With more than 265,000 new cases diagnosed each year, breast cancer is the most commonly diagnosed type of cancer in the United States.

About 15 percent of breast cancers have elevated levels of the protein HER2. HER2-positive breast cancer tends to be aggressive, and the outcome for patients was typically poor until research led to the development and FDA approval of HER2-targeted therapeutics. Trastuzumab (Herceptin) was the first of these groundbreaking therapeutics to be approved by the FDA, in 1998.

Although there are a number of HER2-targeted therapeutics approved for treating advanced or metastatic HER2-positive breast cancer, researchers are always looking to increase the number of treatment options for patients.

Neratinib is intended for use in combination with the cytotoxic chemotherapeutic capecitabine to treat adults with advanced or metastatic HER2-positive breast cancer whose disease has progressed despite treatment with two or more other HER2-targeted therapeutics.

Neratinib was previously approved for treating patients with early-stage HER2-positive breast cancer who have completed a year’s treatment with trastuzumab. This approval occurred in July 2017.

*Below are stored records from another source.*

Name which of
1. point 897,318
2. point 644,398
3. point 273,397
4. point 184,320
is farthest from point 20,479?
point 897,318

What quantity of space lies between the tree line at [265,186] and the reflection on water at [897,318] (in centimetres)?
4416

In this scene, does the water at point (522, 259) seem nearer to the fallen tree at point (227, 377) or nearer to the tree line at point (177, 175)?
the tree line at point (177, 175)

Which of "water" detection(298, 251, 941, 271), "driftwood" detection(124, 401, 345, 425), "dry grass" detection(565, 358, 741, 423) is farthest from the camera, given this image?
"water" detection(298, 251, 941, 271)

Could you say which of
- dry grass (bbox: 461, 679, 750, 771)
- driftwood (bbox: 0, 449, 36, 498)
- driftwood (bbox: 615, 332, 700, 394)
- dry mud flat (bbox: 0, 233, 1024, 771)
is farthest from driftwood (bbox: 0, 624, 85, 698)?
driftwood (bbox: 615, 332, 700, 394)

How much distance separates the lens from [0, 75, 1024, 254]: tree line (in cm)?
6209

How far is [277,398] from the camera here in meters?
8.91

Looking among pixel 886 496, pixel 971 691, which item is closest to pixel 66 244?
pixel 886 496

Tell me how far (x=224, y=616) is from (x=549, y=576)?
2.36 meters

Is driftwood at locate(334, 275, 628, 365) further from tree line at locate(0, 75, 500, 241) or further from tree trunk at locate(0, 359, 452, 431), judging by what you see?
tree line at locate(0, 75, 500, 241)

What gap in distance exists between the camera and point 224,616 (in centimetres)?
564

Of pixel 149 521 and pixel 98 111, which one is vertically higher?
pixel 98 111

The new combination of neratinib and capecitabine was approved based on results from the randomized phase III NALA clinical trial. The median progression-free survival among the 307 patients who received the new neratinib and capecitabine combination showed a statistically significantly improvement compared with the median progression-free survival among the 314 patients who received another HER2-targeted therapeutic, lapatinib (Tykerb), and capecitabine (5.6 months versus 5.5 months). The median overall survival among those who received neratinib and capecitabine was greater than the median overall survival among those who received lapatinib, although the difference was not statistically significant (21 months versus 18.7 months).